From what I have read, the inhibition of anti-CD20 by, say, ibrutinib, is still a hypothesis.
Of course, the situation may be completely different in treatment naive-patients.
Also, what is "frontline" versus "second line"? Sorry, this must be pretty basic but I'm getting confused. Aren't we talking about V+O for frontline therapy?
That question should be referred to a CLL specialist. My understanding is that anti-CD20 is included because it helped immunochemotherapy in the past. The view seems to be changing in the light of novel agents such as ibrutinib or venetoclax.
I do not think that obinutuzumab was added with the explicit purpose of reducing tumor burden as that seems to be achieved satistfactorily by dose ramp-up. Rather, (I think), the objective was to "sinergize" and help to attain minimum MRD.
Thanks Motoli. I think I'm in over my head. These discussions seem to start simply enough but then they morph into other topics that keep going deeper and deeper into a myriad of possibilities that I can't keep straight. I'm beginning to think that maybe I should stay away until there are more definitive findings.
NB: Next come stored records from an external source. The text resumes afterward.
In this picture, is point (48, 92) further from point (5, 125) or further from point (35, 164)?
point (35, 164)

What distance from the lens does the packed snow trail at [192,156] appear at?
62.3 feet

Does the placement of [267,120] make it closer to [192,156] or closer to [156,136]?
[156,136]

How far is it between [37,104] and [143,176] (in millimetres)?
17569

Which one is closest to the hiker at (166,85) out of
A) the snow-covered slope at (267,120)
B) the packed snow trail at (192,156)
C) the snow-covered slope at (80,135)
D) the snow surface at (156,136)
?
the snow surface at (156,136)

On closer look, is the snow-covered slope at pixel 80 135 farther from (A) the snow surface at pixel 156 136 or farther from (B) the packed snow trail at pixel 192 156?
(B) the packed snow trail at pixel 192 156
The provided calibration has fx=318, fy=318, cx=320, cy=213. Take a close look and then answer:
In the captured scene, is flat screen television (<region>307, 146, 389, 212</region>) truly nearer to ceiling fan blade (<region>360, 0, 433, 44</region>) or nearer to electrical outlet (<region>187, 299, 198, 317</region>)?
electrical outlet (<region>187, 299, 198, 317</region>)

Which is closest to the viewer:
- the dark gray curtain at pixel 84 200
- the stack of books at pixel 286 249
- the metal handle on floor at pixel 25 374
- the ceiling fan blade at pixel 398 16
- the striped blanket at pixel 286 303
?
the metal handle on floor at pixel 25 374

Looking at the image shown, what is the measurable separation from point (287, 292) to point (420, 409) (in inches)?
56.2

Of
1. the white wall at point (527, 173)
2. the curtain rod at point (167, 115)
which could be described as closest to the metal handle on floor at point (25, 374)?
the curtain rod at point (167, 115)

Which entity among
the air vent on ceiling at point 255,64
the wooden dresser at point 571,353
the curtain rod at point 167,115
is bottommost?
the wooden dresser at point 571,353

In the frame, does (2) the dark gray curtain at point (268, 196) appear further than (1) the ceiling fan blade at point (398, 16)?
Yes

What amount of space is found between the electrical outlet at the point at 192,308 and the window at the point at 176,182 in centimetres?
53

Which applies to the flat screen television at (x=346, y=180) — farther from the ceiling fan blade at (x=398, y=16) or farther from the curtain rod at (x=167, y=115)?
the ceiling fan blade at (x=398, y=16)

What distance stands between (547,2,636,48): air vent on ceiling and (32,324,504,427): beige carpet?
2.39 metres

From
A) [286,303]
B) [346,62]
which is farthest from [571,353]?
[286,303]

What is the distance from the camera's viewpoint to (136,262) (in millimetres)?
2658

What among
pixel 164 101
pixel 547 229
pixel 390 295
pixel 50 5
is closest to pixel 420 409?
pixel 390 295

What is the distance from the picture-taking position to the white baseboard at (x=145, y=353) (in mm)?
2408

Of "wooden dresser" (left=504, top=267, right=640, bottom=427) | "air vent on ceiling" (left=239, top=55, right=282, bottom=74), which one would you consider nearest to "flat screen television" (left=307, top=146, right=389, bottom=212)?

You're right! But I'm getting close to being treated and just want to have a clear understanding of the current options available. There are so many conflicting opinions from different doctors and specialists. It's difficult because this is not a "one size fits all" disease.
Your options depend on your current health and your blood test results. Pick the best doctor that you trust with your life and if you don’t clearly agree, get another opinion.
You should be getting your clear understanding of the current options available to you from them.
There is no correct answer, if there was, I’d be doing it as I will be getting treatment soon too.
Obviously, I’m not gonna speak for Dr Koffman but you might be able to get it prescribed off label as both drugs are approved for CLL but that combo for second line is not. Insurance might not pay.
Venetoclax and Rituxan is approved currently for second line.
Hoffy: I’m not certain how you can say V + O is a better treatment than FCR for certain segments of the patient population such as treatment naive patients who are mutated. Many, but not all, CLL Specialists would disagree with you on this point. You really need to be careful about statements like these.
Furman was at the forefront of no chemo for no body - even younger healthier cohort with favorable markers (he's your doctor and you want chemo, he'll say get a new doctor). One by one, year by year more have joined him given the overall safety and effectiveness of the new targeted therapies. But many, likely a majority, of CLL Experts would still agree with you.